(Written instruction)
Rewrite the rows below, changing every "camera" to "lens" and keeping everything else the same, but omit the pictures.

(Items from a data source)
- - -

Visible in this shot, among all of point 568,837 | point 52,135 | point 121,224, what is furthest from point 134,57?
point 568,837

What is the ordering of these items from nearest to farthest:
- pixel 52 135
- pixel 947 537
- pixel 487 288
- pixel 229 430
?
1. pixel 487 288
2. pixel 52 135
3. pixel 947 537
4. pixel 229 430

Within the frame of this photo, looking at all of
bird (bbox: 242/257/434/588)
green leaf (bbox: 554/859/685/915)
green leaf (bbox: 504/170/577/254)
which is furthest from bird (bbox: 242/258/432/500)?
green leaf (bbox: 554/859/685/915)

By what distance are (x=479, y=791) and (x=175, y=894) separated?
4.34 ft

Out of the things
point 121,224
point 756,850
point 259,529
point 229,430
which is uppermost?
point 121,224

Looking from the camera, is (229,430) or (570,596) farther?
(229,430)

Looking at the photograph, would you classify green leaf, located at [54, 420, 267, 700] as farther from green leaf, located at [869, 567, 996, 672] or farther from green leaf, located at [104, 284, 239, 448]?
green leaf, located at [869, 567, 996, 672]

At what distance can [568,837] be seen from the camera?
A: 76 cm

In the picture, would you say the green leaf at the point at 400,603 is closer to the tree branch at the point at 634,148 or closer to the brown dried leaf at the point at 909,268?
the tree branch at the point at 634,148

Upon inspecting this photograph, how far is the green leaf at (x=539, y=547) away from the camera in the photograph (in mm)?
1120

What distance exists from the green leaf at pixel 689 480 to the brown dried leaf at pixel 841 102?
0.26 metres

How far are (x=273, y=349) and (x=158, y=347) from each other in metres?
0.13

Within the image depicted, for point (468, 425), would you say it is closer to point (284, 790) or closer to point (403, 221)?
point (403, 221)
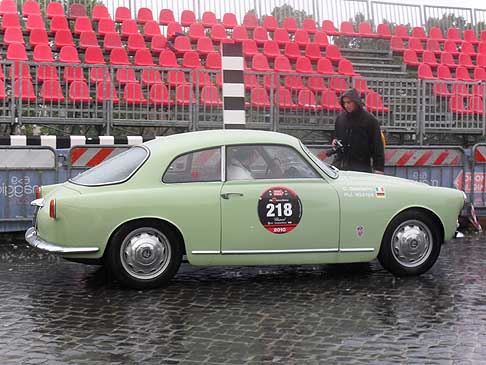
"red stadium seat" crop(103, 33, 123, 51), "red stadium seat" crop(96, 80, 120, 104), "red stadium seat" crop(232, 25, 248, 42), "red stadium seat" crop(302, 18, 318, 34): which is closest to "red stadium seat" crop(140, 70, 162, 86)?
"red stadium seat" crop(96, 80, 120, 104)

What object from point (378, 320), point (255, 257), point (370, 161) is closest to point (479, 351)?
point (378, 320)

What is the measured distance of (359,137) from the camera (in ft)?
28.4

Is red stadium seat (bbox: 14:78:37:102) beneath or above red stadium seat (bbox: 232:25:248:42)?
beneath

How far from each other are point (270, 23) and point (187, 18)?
214 centimetres

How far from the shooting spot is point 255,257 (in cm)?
646

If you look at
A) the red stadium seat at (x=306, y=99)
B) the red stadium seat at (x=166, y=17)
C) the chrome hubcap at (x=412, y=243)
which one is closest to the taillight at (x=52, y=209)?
the chrome hubcap at (x=412, y=243)

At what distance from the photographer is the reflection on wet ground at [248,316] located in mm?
4613

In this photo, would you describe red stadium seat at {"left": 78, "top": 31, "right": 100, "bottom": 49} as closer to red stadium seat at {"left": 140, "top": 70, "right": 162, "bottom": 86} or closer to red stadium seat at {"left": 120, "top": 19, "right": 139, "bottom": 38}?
red stadium seat at {"left": 120, "top": 19, "right": 139, "bottom": 38}

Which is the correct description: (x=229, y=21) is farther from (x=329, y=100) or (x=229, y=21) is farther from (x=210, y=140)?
(x=210, y=140)

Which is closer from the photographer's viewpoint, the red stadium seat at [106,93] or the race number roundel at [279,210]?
the race number roundel at [279,210]

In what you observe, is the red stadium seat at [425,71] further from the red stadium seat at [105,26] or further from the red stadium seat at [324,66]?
the red stadium seat at [105,26]

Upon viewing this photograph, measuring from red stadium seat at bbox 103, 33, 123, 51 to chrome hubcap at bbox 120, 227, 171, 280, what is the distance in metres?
10.5

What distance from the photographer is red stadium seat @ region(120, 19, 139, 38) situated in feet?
55.1

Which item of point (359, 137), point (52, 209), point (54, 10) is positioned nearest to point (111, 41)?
point (54, 10)
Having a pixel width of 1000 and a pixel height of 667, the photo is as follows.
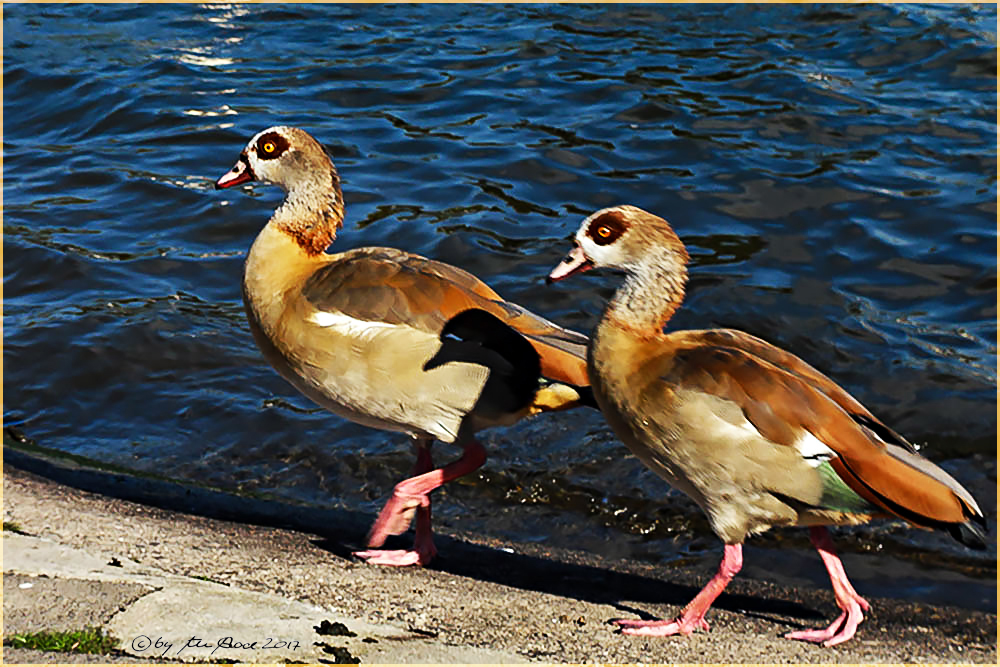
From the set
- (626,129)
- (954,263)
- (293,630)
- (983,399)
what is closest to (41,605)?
(293,630)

- - -

(Exercise response)
Visible in this shot, among all of point 568,837 | point 52,135 | point 121,224, what is furthest from point 134,57?
point 568,837

What is the ordering of these items from nearest to farthest:
- pixel 52 135
- pixel 947 537
- pixel 487 288
- pixel 229 430
?
1. pixel 487 288
2. pixel 52 135
3. pixel 947 537
4. pixel 229 430

Within the frame of this photo, looking at all of
bird (bbox: 242/257/434/588)
green leaf (bbox: 554/859/685/915)
green leaf (bbox: 504/170/577/254)
which is furthest from bird (bbox: 242/258/432/500)?
green leaf (bbox: 554/859/685/915)

By what distance are (x=479, y=791) and (x=175, y=894) separated?
4.34 ft

Out of the things
point 121,224
point 756,850
point 259,529
point 229,430
which is uppermost?
point 121,224

Looking from the lens, is (229,430) or (570,596) farther?
(229,430)

Looking at the photograph, would you classify green leaf, located at [54, 420, 267, 700] as farther from green leaf, located at [869, 567, 996, 672] or farther from green leaf, located at [104, 284, 239, 448]?
green leaf, located at [869, 567, 996, 672]

At what distance can [568,837] be seen from the lens?
A: 76 cm

In the picture, would you say the green leaf at the point at 400,603 is closer to the tree branch at the point at 634,148 or closer to the brown dried leaf at the point at 909,268?
the tree branch at the point at 634,148

Upon inspecting this photograph, how far is the green leaf at (x=539, y=547) away from the lens in the photograph (in mm)?
1120

What distance exists from the green leaf at pixel 689 480 to the brown dried leaf at pixel 841 102?
0.26 metres

How far are (x=273, y=349) and (x=158, y=347) from each other in metres?
0.13

Within the image depicted, for point (468, 425), would you say it is closer to point (284, 790) or closer to point (403, 221)?
point (403, 221)
"red stadium seat" crop(103, 33, 123, 51), "red stadium seat" crop(96, 80, 120, 104), "red stadium seat" crop(232, 25, 248, 42), "red stadium seat" crop(302, 18, 318, 34): which is closest to "red stadium seat" crop(140, 70, 162, 86)?
"red stadium seat" crop(96, 80, 120, 104)

What object from point (378, 320), point (255, 257), point (370, 161) is closest to point (479, 351)?
point (378, 320)

What is the measured distance of (359,137) from the lens (in ft)?
28.4

Is red stadium seat (bbox: 14:78:37:102) beneath or above red stadium seat (bbox: 232:25:248:42)?
beneath

How far from each other are point (270, 23) and point (187, 18)?
214 centimetres

How far from the shooting spot is point 255,257 (in cm)?
646

If you look at
A) the red stadium seat at (x=306, y=99)
B) the red stadium seat at (x=166, y=17)
C) the chrome hubcap at (x=412, y=243)
which one is closest to the taillight at (x=52, y=209)?
the chrome hubcap at (x=412, y=243)

At what distance from the photographer is the reflection on wet ground at [248,316] located in mm?
4613

In this photo, would you describe red stadium seat at {"left": 78, "top": 31, "right": 100, "bottom": 49} as closer to red stadium seat at {"left": 140, "top": 70, "right": 162, "bottom": 86} or closer to red stadium seat at {"left": 120, "top": 19, "right": 139, "bottom": 38}?
red stadium seat at {"left": 120, "top": 19, "right": 139, "bottom": 38}

Which is the correct description: (x=229, y=21) is farther from (x=329, y=100) or (x=229, y=21) is farther from (x=210, y=140)?
(x=210, y=140)

Which is closer from the photographer's viewpoint, the red stadium seat at [106,93] or the race number roundel at [279,210]?
the race number roundel at [279,210]

In what you observe, is the red stadium seat at [425,71] further from the red stadium seat at [105,26] or further from the red stadium seat at [324,66]?
the red stadium seat at [105,26]

Upon viewing this photograph, measuring from red stadium seat at bbox 103, 33, 123, 51 to chrome hubcap at bbox 120, 227, 171, 280, what is the distance in metres?
10.5

What distance from the photographer is red stadium seat @ region(120, 19, 139, 38) situated in feet?
55.1

Which item of point (359, 137), point (52, 209), point (54, 10) is positioned nearest to point (111, 41)?
point (54, 10)
Having a pixel width of 1000 and a pixel height of 667, the photo is as follows.
From the set
- (626,129)
- (954,263)
- (293,630)
- (983,399)
what is closest to (41,605)?
(293,630)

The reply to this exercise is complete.